Il y a aussi tout un segment mettant en scène John, le méchant de service qui n'en demeure pas moins la grande victime de l'histoire. John est l'ex-petit ami de Tina, c'est un caractériel abusif, jaloux et violent, mais surtout c'est le seul personnage du film à ne pas faire de rap quand il parle (l'apanage absolu de la méchanceté selon les auteurs). En apprenant le mariage de son ex avec MC Kung Fu, John pète un câble, et après avoir tué trois personnes, il se retrouve arrêté et condamné à 25 ans de taule. Envoyé sans transition dans une clinique psychiatrique car il commence à voir Jésus et à se croire attaqué par des araignées imaginaires, il est alors victime du sadisme des médecins démoniaques de l'asile d'aliénés. Réussissant on ne sait trop comment à s'échapper de sa camisole de force, il tombe comme par hasard sur Tina au service maternité de l'asile psychiatrique pour dangereux criminels de droit commun, et prend le bébé (enfin, la poupée en plastique) de Tina en otage, histoire de se faire démolir la face par MC Kung Fu dans le combat final.

John, un grand méchant dont la vie est brisée en miettes par la faute du héros et pour qui on a vraiment pitié.

"Mince, comment il faisait Mel Gibson dans "L'arme fatale 2", déjà ?!"

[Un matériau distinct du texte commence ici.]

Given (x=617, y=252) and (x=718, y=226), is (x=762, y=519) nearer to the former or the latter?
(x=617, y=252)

Dans le genre "segment parallèle", les malheurs de John se trouvent cependant battus par les malheurs de Rick, le sidekick blanc du héros, qui se retrouve obligé de danser à poil en criant "Couin couin !", en pleine nuit, devant une mare aux canards, sous la menace de l'arme de sa petite amie, filmé par la caméra de la copine de cette dernière.

Des loubards gweilossiens qui commettent la folie de traiter Bruce Lee de pédale pour provoquer le héros, mais MC Kung Fu aura tôt fait de venger son idole avec toute la sauvagerie requise avant d'adresser en direction du paradis des karatékas un magnifique "This is for you, Bruce. You still the king of kung-fu."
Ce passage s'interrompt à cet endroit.